Turkish press: Armenia to withdraw troops from Karabakh by September

An ethnic Armenian soldier looks through binoculars as he stands at fighting positions near the village of Taghavard in the region of Karabakh, Jan. 11, 2021. (Reuters Photo)


Armenia announced Tuesday it would withdraw its troops from Azerbaijan’s Karabakh region as the two countries are trying to normalize their ties following years of conflict.

Six weeks of fighting between the Caucasus neighbors in autumn 2020 claimed more than 6,500 lives and ended with a Russian-brokered cease-fire.

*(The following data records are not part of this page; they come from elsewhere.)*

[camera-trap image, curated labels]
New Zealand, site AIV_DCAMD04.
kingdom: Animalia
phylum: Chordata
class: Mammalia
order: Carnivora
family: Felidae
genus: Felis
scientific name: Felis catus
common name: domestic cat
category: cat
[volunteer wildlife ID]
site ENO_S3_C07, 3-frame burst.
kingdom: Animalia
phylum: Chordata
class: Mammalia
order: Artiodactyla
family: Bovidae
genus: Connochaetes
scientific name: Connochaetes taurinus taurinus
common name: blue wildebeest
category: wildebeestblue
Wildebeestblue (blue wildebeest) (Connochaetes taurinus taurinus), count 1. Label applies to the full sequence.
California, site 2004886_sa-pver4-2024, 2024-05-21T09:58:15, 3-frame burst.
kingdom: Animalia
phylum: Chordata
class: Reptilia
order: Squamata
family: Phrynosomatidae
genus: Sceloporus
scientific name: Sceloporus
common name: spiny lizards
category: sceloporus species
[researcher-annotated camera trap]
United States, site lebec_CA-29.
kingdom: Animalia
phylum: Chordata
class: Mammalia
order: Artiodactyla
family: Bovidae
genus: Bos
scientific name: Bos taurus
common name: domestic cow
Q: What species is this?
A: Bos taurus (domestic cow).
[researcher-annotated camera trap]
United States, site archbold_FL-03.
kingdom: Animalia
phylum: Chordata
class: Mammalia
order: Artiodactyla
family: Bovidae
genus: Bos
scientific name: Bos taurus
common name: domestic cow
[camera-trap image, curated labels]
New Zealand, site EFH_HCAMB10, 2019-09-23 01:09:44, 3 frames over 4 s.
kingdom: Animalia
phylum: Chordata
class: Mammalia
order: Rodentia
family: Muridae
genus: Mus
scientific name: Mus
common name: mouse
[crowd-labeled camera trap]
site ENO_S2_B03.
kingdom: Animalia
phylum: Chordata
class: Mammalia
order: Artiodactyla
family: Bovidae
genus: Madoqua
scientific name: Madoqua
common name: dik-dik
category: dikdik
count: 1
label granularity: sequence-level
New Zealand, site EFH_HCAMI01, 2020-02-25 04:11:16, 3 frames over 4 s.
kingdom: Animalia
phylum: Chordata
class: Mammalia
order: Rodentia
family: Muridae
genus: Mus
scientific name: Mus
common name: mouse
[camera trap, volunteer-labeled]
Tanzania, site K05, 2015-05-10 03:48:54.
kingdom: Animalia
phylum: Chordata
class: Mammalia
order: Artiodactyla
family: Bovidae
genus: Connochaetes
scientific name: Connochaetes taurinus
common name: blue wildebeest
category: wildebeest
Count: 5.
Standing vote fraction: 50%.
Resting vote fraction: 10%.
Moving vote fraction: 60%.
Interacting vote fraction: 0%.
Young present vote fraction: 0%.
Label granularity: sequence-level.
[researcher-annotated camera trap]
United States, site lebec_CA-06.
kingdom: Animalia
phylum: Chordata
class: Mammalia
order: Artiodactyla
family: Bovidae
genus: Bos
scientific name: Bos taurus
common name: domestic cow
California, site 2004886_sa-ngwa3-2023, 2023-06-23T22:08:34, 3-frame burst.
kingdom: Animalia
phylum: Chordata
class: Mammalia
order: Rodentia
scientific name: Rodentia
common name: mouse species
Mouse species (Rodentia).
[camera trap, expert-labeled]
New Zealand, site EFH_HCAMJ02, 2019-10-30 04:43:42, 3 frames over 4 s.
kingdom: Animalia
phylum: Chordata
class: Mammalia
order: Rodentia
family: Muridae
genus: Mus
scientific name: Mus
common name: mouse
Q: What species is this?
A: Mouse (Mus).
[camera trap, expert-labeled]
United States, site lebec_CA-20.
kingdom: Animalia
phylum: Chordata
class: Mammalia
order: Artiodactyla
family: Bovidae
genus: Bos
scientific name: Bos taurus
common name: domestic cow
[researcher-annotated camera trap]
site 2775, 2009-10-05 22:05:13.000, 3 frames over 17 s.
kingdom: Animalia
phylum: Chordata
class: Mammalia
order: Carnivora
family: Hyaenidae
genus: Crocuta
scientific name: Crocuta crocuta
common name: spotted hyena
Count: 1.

Under the deal, Armenia ceded swathes of territory it had occupied for decades, and Russia deployed some 2,000 peacekeepers to oversee the fragile truce.

"The units of Armenian armed forces have been returning to Armenia after the cease-fire, the process is nearing completion and will end in September," the secretary of Armenia's security council, Armen Grigoryan, told state news agency Armenpress on Tuesday.

Grigoryan said Russian peacekeepers in Karabakh "guarantee" the security of the ethnic Armenian population there.

Azerbaijani President Ilham Aliyev on Friday complained that the Armenian withdrawal was too slow.

The foreign ministers of Armenia and Azerbaijan met in the Georgian capital Tbilisi this weekend for their first direct talks since the war.

The negotiations were expected to build on an agreement reached by Aliyev and Armenian Prime Minister Nikol Pashinyan in May under EU mediation.

Aliyev and Pashinyan held rare face-to-face talks in Brussels in April and May.

European Council President Charles Michel has said their next meeting is scheduled for July or August.

Following its invasion of Ukraine on Feb. 24, an increasingly isolated Moscow lost its status as the primary mediator in the conflict.

The European Union has since led the Armenia-Azerbaijan normalization process, which involves peace talks, border delimitation and the reopening of transport links.